Mise au ban par l’Agence mondiale antidopage (AMA), la Russie ne participera pas aux prochains Jeux Olympiques. C’est le dernier rebondissement d’une affaire incroyable de dopage institutionnel qui dure depuis plus de quatre ans. Mêlant gouvernement russe, agents secrets et falsification d’échantillons et de données informatiques, la tempête s’est abattue sur le sport russe. La suspension par l’AMA est un nouveau coup porté à la Russie, qui utilise le sport à des fins politiques. Au-delà du théâtre sportif, la suspension de la Russie s’inscrit dans un jeu de pouvoir entre Moscou et l’Occident.

L’hymne russe ne retentira pas lors des prochains Jeux Olympiques. L’Agence mondiale antidopage (AMA) a décidé ce lundi d’exclure la Russie de toutes les compétitions mondiales pendant quatre ans. La sanction affecte, entre autres événements, les prochains Jeux Olympiques d’été à Tokyo en 2020 et d’hiver à Pékin en 2022, ainsi que la Coupe du monde de football au Qatar en 2022. L’AMA accuse la Russie d’avoir falsifié des données et caché des cas présumés de dopage positif de ses athlètes.

De lourdes sanctions

L’AMA a suivi à l’unanimité les recommandations formulées le mois dernier par son comité de conformité (CRC). La Russie est ainsi bannie de toute compétition multisport (Jeux Olympiques et paralympiques d’été et d’hiver, Jeux olympiques de la jeunesse, Jeux Européens, Universiades) et de tout championnat du monde régi par le code mondial antidopage. Le journal sportif l’Équipe a listé tous les événements concernés, du football à l’haltérophilie.

La Russie ne pourra pas non plus accueillir, candidater ou se voir attribuer l’organisation de ces événements. Les fédérations concernées devront réattribuer le Championnat du monde masculin de volley-ball en 2022 et l’Universiade d’été en 2022. Les Mondiaux de lutte à Krasnoïarsk en 2022 pourraient également être concernés par la mesure. En revanche, la participation de la Russie à des compétitions continentales telles que l’Euro 2020 de football n’est pas remise en cause. De même, elle pourra accueillir des compétitions “étapes” d’un circuit mondial, comme le Grand Prix de F1 de Sotchi. En outre, aucun officiel, représentant du gouvernement russe ou dirigeant des comités olympique et paralympique russe ne sera accepté sur ces théâtres sportifs. Ils auront également l’interdiction de siéger au sein des instances sportives internationales en tant que représentants du Kremlin.
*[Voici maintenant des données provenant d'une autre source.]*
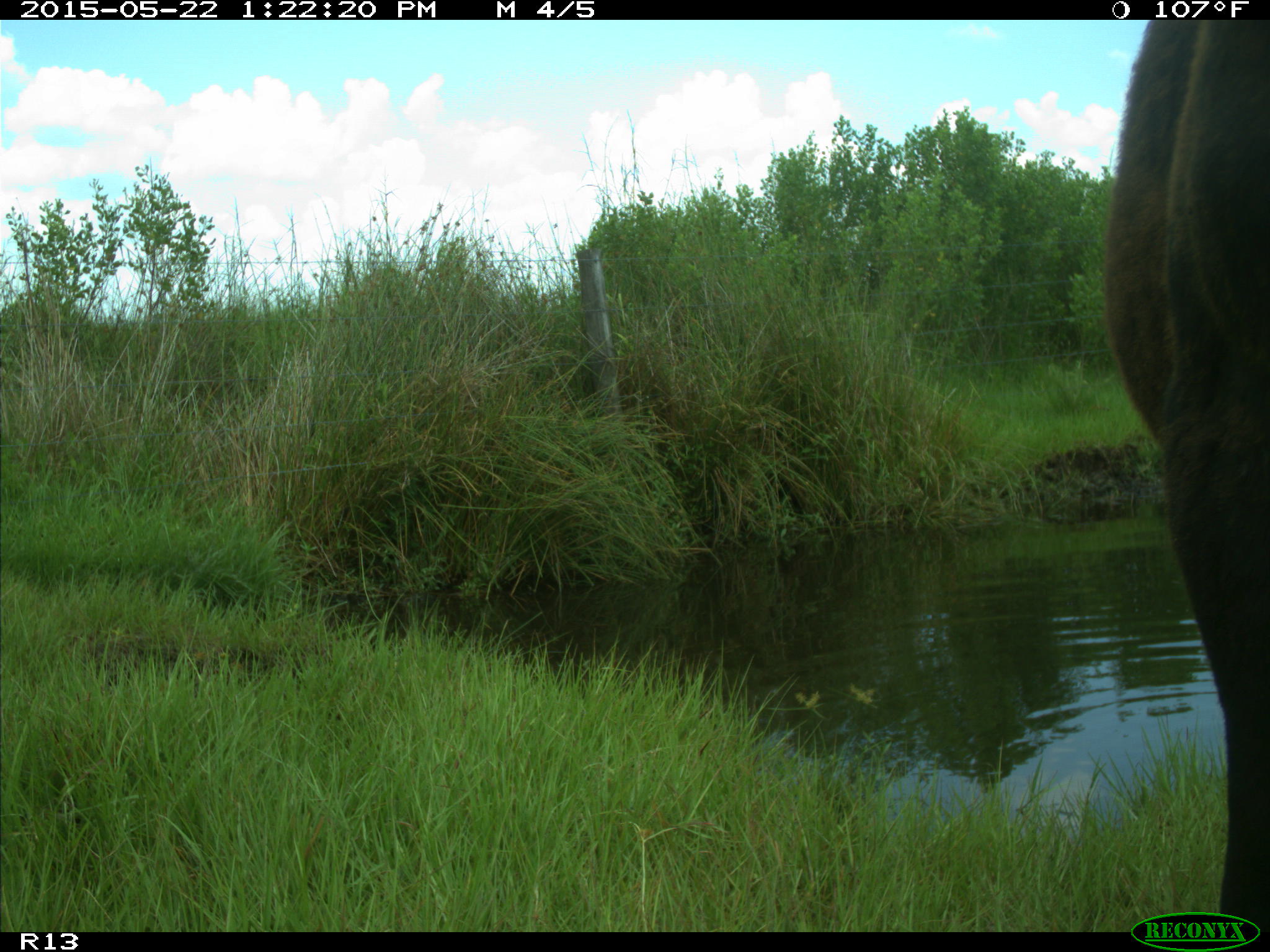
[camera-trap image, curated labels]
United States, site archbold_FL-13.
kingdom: Animalia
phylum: Chordata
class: Mammalia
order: Artiodactyla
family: Bovidae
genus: Bos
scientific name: Bos taurus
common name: domestic cow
Bos taurus (domestic cow).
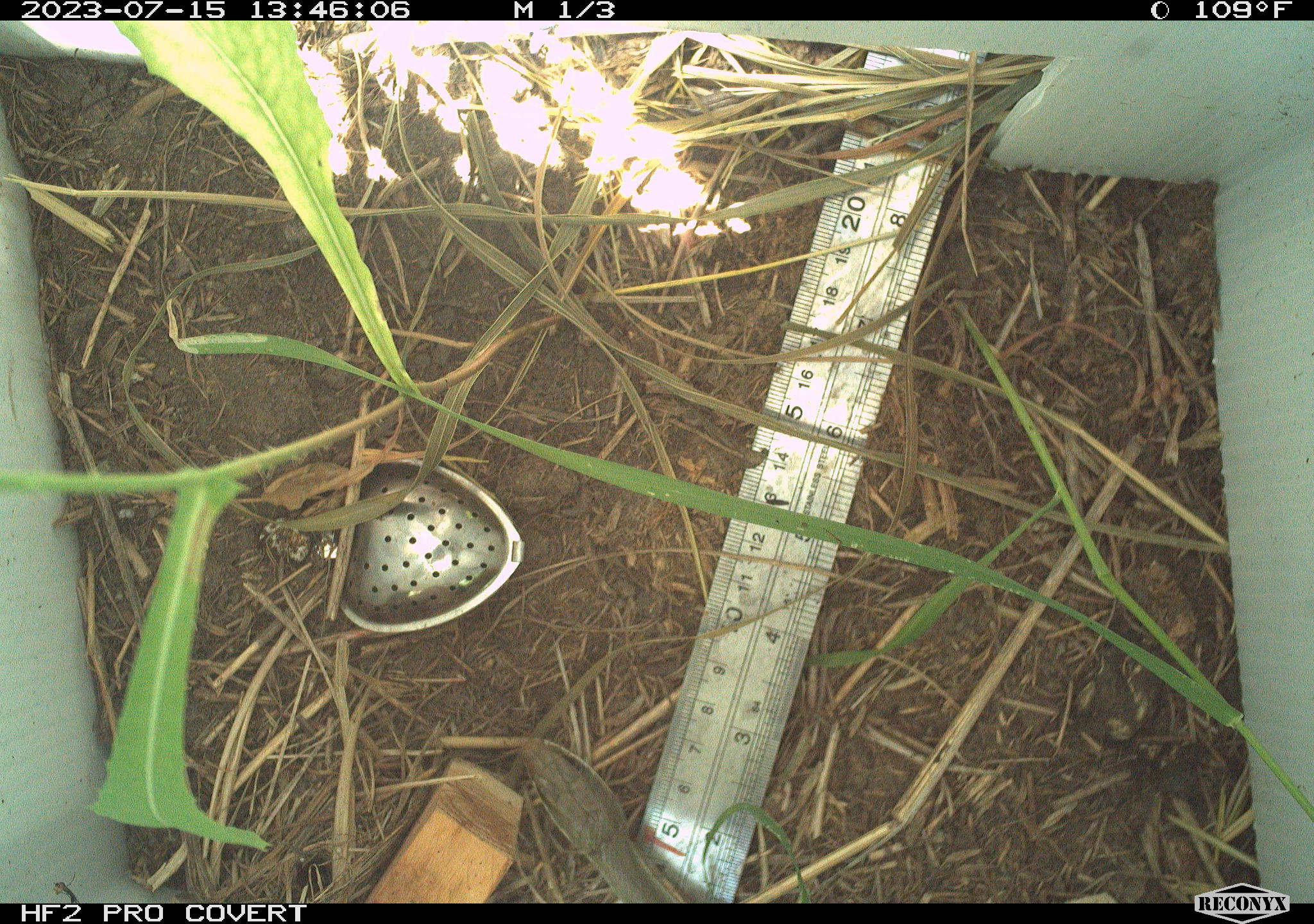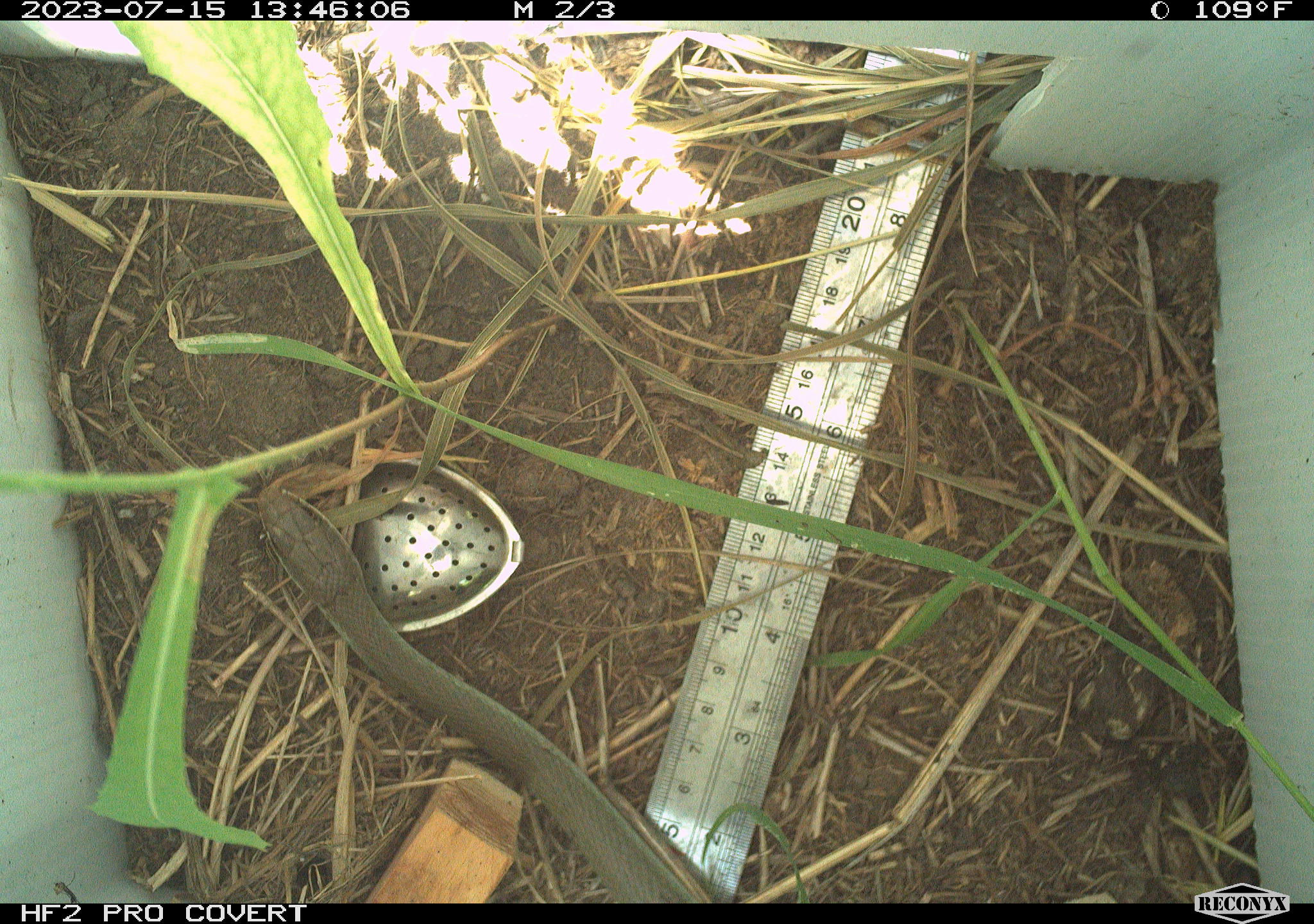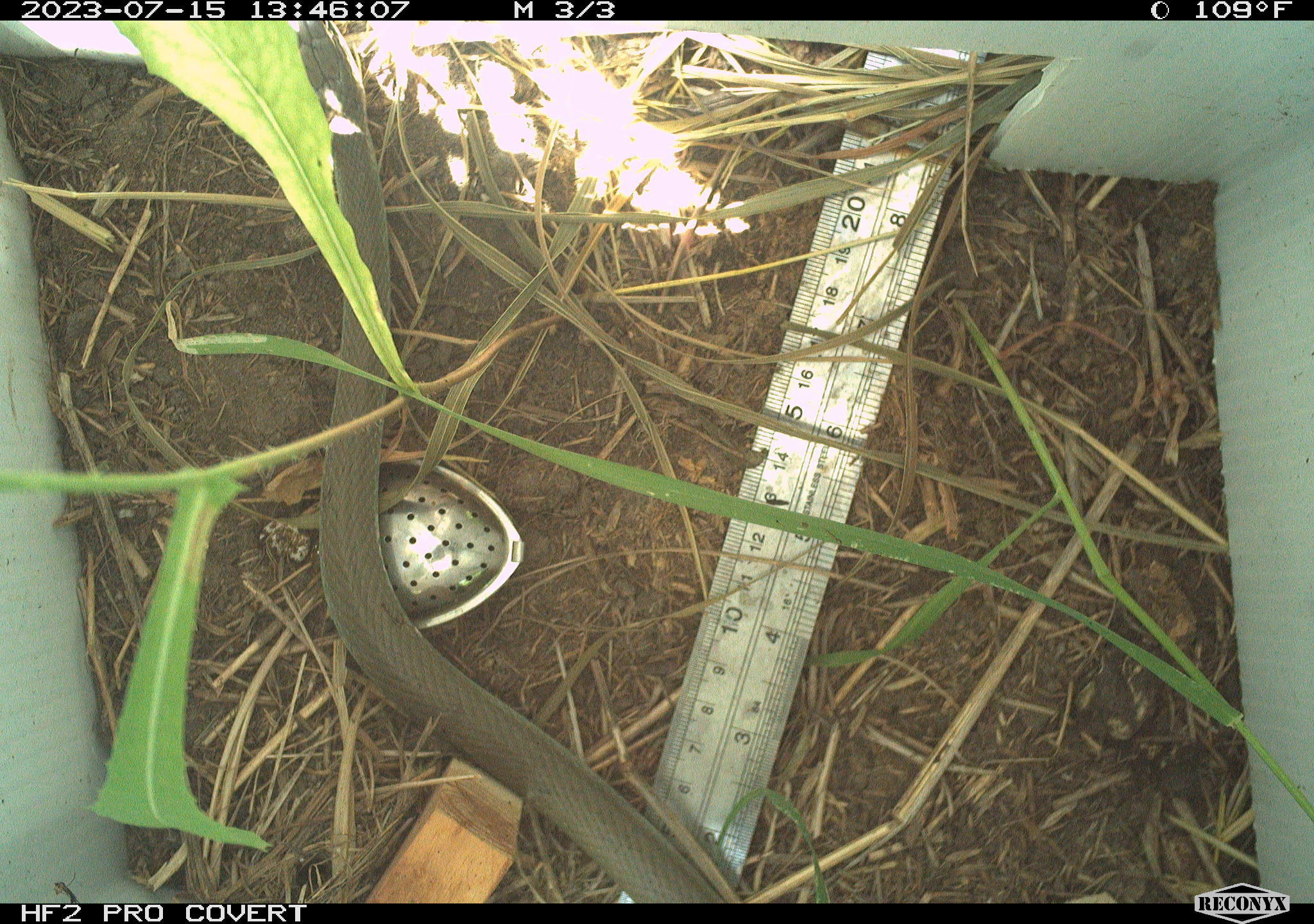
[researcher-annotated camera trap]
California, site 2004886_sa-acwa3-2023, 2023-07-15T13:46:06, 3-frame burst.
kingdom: Animalia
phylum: Chordata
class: Reptilia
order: Squamata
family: Colubridae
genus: Coluber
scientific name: Coluber constrictor mormon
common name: western yellow-bellied racer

L’AMA a cependant tenu à laisser une porte ouverte aux athlètes “propres”. Ceux-ci, s’ils montrent patte blanche, pourront concourir sous bannière neutre. Ce fut le cas à Pyeongchang où la sélection avait été rebaptisée “athlètes olympiques de Russie”. En athlétisme aussi, les athlètes russes participent aux compétitions depuis 2015 avec un maillot neutre.

Des accusations de dopage d’État organisé

Depuis 2014, une tempête s’est abattue sur le sport russe. La Russie est accusée d’avoir mis en place un programme de dopage généralisé à grande échelle entre 2011 et 2015. Selon un premier rapport publié fin 2015 et conduit par Dick Pound, ex-dirigeant de l’AMA, la Russie aurait donné l’assentiment du gouvernement et aurait dissimulé les cas de dopage avec l’implication des services secrets russes[1]. Le rapport McLaren (du nom du juriste canadien qui l’a mené), publié en 2016, est encore plus accusateur. Il dénonce un “système de dopage d’État, touchant 30 sports”, particulièrement pendant les Jeux de Sotchi (2014)[2].

Le second volet du rapport “étend la fraude à l’ensemble des grandes compétitions […]. La manipulation systématique et centralisée des contrôles antidopage a évolué et a été affinée au fur et à mesure de son utilisation. […] Plus de 1 000 athlètes russes participant à des disciplines d’été, d’hiver ou paralympiques ont été impliqués”. Selon les enquêteurs, il apparaît “hors de tout doute raisonnable” que le ministère russe des sports, le Centre of Sports Preparation of the National Teams of Russia, le FSB et le laboratoire accrédité par l’AMA à Moscou ont opéré pour la protection des athlètes russes dopés grâce à une “méthode de dissimulation des résultats positifs”.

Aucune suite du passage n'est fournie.